I've heard the term, "God's eye view," before. But I haven't given it much thought. Maybe it was because I believed in God for so many years.
I never questioned the notion that there could be a way of looking upon reality that was godlike. After all, even scientists -- not just religious believers -- assume the cosmos can be viewed from some sort of detached objective transcendent perspective.
This is the way things are.
OK. But says who? And where is that entity?
If inside the cosmos (which I define as everything that exists), then this being with a supposed God's eye view isn't seeing everything, since it is within everything. It is a part of reality, of existence, of the cosmos.
Thus this being not only can't see itself, it has its own perspective. It is situated within some aspect of the cosmos. For us this means time and space. Or more accurately, the space-time continuum.
This isn't nowhere. It is somewhere.
When we imagine God being aware of everything, what does the vision consist of? For me, I either picture myself looking through God's consciousness (a fantasy, for sure) or see God as if from the outside, gazing upon everything (another fantasy).
In the latter case, I'm definitely taking a God's eye view of God.
Yet also in the first case, more subtly. Because I am picturing myself looking through God's consciousness, which is a perspective on God's perspective.
The Big Question is whether a God's eye view makes any sense.
Can any being really understand reality as it is -- detachedly objectified -- or is reality always a matter of subjective perspective? This subject-object problem is a key theme in Amanda Gefter's fascinating book, "Trespassing on Einstein's Lawn."

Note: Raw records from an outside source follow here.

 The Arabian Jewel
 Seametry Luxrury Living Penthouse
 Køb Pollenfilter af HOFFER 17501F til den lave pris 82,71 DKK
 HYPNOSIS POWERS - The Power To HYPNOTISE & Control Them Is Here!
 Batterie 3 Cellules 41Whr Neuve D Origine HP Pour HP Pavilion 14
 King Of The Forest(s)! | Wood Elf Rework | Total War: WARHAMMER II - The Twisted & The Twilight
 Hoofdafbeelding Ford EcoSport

As I blogged about before, the notion of observer-dependent reality is brought up early and often in the book. Today I passed the halfway point in my reading, coming across these passages:
My mind was officially blown. Top-down cosmology had suggested that you violate the law of causality when you try to take a God's-eye view of the universe, leaving me to wonder if you would violate other laws too. Laws of physics intact only when viewed inside a single light cone?
Now horizon complementarity answered with a resounding yes. All the laws of physics --both relativity and quantum mechanics -- only hold true within a single light cone, finite and limited as it may be.

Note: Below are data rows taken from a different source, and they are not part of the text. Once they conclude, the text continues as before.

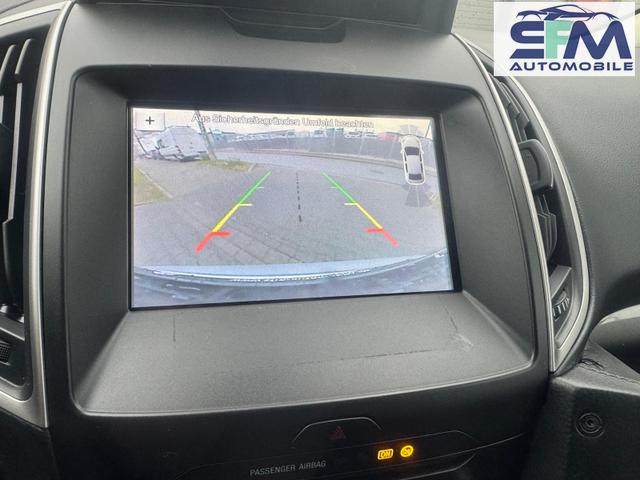 Ford S-MAX Kamera/NAVI/SHZ 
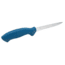 Cuda AquaTuff Fillet Knife with Blade Cover, Blue, 7in, 23064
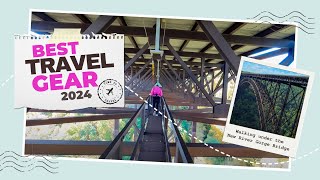 Best TRAVEL PRODUCTS and ESSENTIALS for World Travelers 2024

For years my father and I had talked about the impossibility of a God's-eye view. After all, that was Einstein's lesson: you can't talk about the universe without asking, from whose point of view? Reference frames make all the difference. There is nothing outside the universe.

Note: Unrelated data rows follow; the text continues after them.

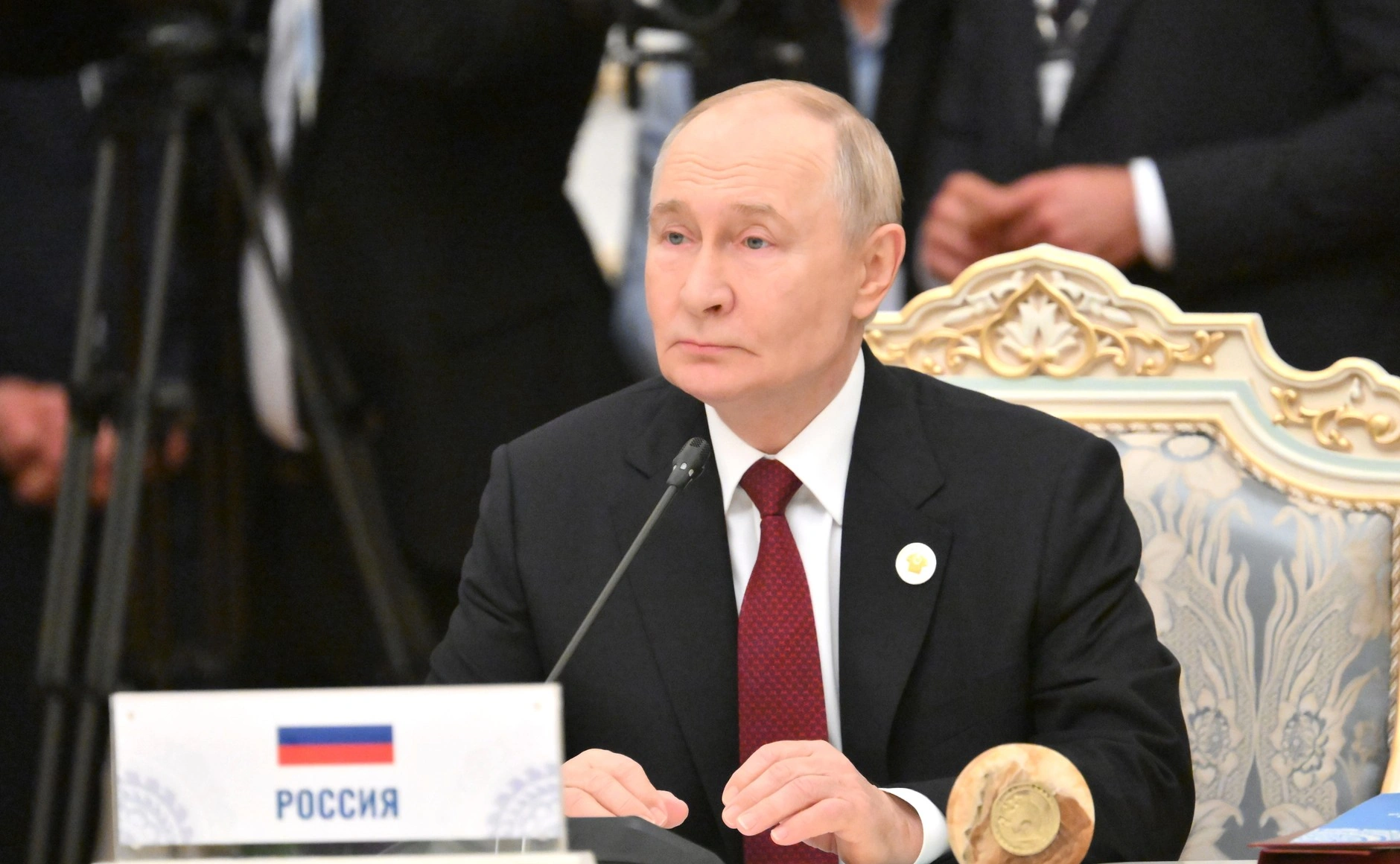 President of Russia makes phone call to President Ilham Aliyev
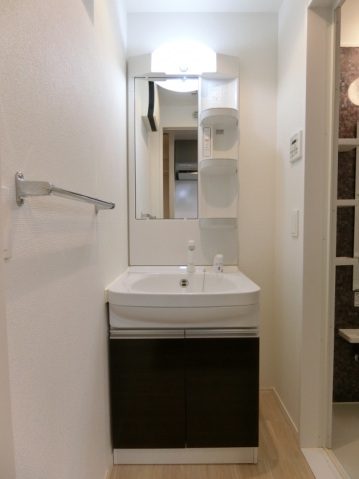 洗面設備　独立洗面化粧台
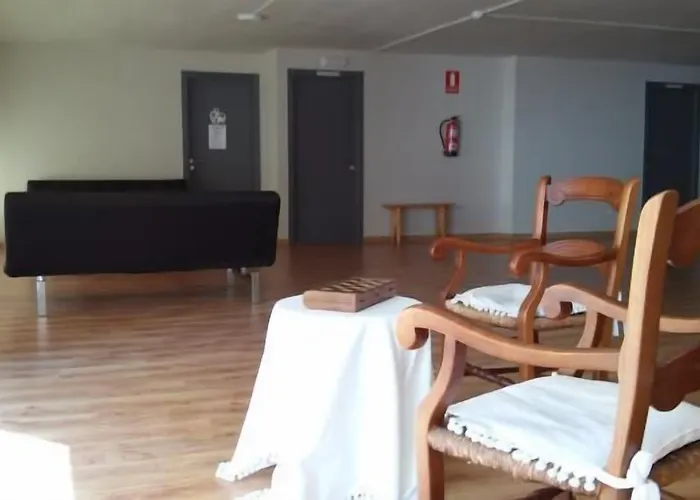 Alma Del Camino - & Albergue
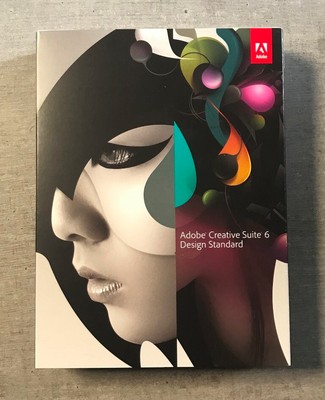 Adobe Creative Suite 6 Design Standard Vollversion deutsch für Windows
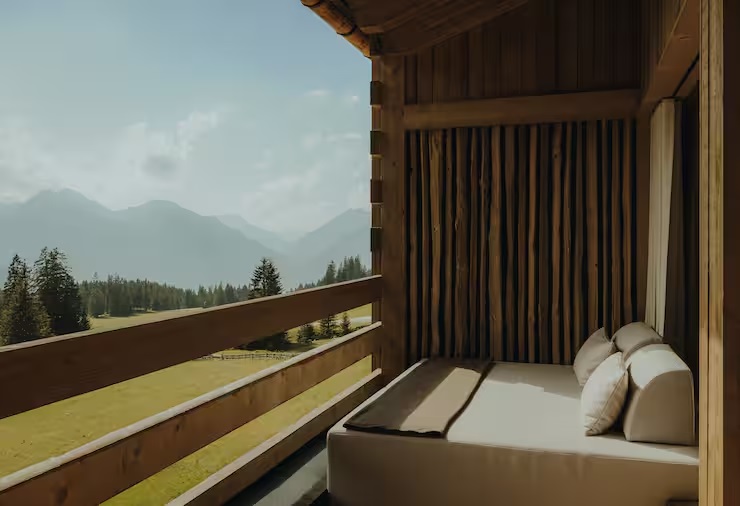 eriro in Austria, an SLH Hotel (image courtesy of Hilton)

Thanks to the finite speed of light, any given observer can see only a piece of it. But we had been talking about it as a philosophical point: if no one can ever see the universe from a God's-eye view, it makes good pragmatic sense to avoid using that view in your description of the universe.
...Horizon complementarity's message was clear: physics makes sense only within the reference frame of a single observer.
The idea was so radical it was hard to wrap my head around it. The situation with the elephant seemed so weird because intuition tells us that even if we can't be inside and outside the [black hole] horizon simultaneously, there's still some ultimate answer to where the elephant really is.
But "really" assumes a reality that can be described from a God's-eye view. There is no single "really." There's Safe's "really" and Screwed's "really." Nothing more.
Nothing is another recurring theme in Gefter's book. She and her father start off their search for ultimate reality in this fashion (page 7):
My father continued, his excitement mounting. "Usually people think that to get to nothing, you have to remove everything. But if nothing is defined as an infinite, unbounded homogeneous state, you don't have to remove everything to get to it -- you just have to put everything into a specific configuration.
"Think about it this way. You take a blender to the world -- you blend up every object, every chair and table and fortune cookie in this place, you blend it all until everything is just atoms and then you keep blending the atoms until any remaining structure is gone, until everything in the universe is spread out infinitely without bound.
"Everything will have disappeared into sameness. Everything becomes nothing. But in some sense it's still everything, because everything you started with is still in there. Nothing is just everything in a different configuration."
"Okay, that's pretty cool," I said. "Something and nothing aren't really opposites, they're just different patterns of the same thing."
I like this idea a lot.
But reading Gefter's words, I couldn't help thinking...
Who the heck is taking a blender to the world? Is this being able to blend itself into a state of nothingness after it does this to everything except itself and the blender? If so, who knows this has happened?
"In a God's eye view, who does the seeing?"
--I see what I am as that kind of object which is no-object. But what I am is not 'a' no-object. I am total objective absence which is total subjective presence, unaware of absence as of presence. I, therefore, am not, whereby I AM, I who am necessarily every and no thing, and neither any nor no thing.
Posted by: tucson | June 30, 2014 at 11:31 PM
First.....you must have faith in God and believe in '' LOVE''. Because he is love and that is the key, the answer, the '' object'' as you all call it or piece of machinery as you also call it in some movies i dont want to specify. Through Gods eyes or Through God which means through '' LOVE '' if you really have faith. You not only can see the universe in his own perspective. But in the own perspective God put in you which is nothing more than true '' LOVE ''. When this happens in you. God is giving you a gift, you are being blessed and gifted not only visually but in all possible human senses.